From Europe to Japan to North America, car manufacturers like Honda, Toyota, BMW and Volkswagen were placed in a state of panic as their lack of critical supply from Nexperia disrupted and halted production everywhere.
The Netherland was encouraged by the United States to seize Nexperia after threatening it of sanctions based on the new “50 percent plus” rule of the US Commerce Department where companies with more than 50 percent Chinese ownership would also be sanctioned.
This, after the US Commerce Department in December 2024 included Wingtech Technology, Nexperia’s parent company, from its sanctions list of Chinese companies.
Nexperia is on the brink of bankruptcy when it was purchased by Wingtech in 2019 for $3.6 billion and turned it into a global supplier of critical electronic chips for the global automobile industry.
To drive home the point of who really is in control, Nexperia China started signing supply contracts with customers without the approval of its Netherland office.

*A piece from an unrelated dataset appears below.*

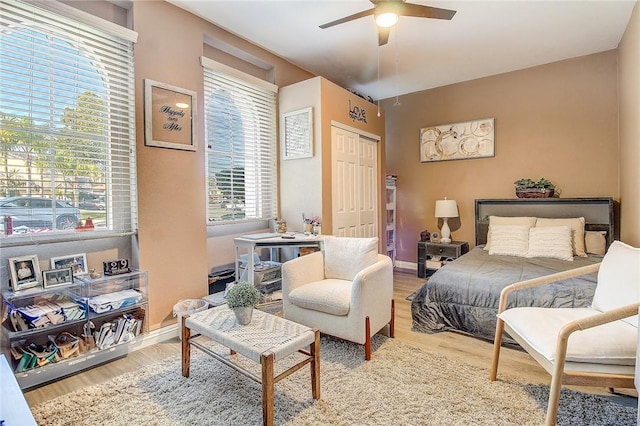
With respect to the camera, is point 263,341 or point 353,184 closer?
point 263,341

The new contracts also specified that payments would now be made in RMB, the Chinese currency, which is seen as China’s strategic move to further weaken the US dollar.
More trouble for the Netherland, EU
At the US-China Summit in Busan, South Korea during the APEC Summit early this month, US President Donald Trump and Chinese President Xi Jinping agreed to a “moratorium” in their trade war whereby the USA agreed to suspend its 50 percent plus rule in exchange for Chinese purchases of US soybeans and the extension of its ban on the export of rare earth materials for one year.
As the deal was between the United States and China, the Netherland and the EU are not automatically included in the arrangement.
China made it clear that especially for the supply of rare earth minerals, other countries would need to comply with its new restrictive export permit regulation that is set to take effect on December 1.
From that date, any country utilizing even “zero point one percent” (0.1 percent) of any rare earth mineral produced or processed in China would have to apply for an export permit with the approval covered by the case-to-case basis” principle.
Expected to be the hardest hit would be ASML of the Netherland, the world’s only producer of specialized ‘lithographic machines’ needed for the production of very small microchips with a variety of uses and chips used for artificial intelligence (AI).
It is estimated that upwards to 20 percent of ASML products used rare earth minerals supplied by China before they can be completed.
Since the first Trump administration, ASML has been colluding with the US to restrict the export to China of advance lithographic machines.
But with Chinese tech companies like Huawei and SMIC (Semiconductor Manufacturing International Corporation) announcing breakthroughs in their own chipmaking capability using domestically develop lithographic machines, ASML’s monopoly has been effectively broken.
The new export control by China can result to the bankruptcy of ASML and US-based chipmaker NVIDIA.
NVIDIA is no longer allowed to sell its products to government offices in China, incidentally, the biggest procurer of micro and AI chips and computers in the country.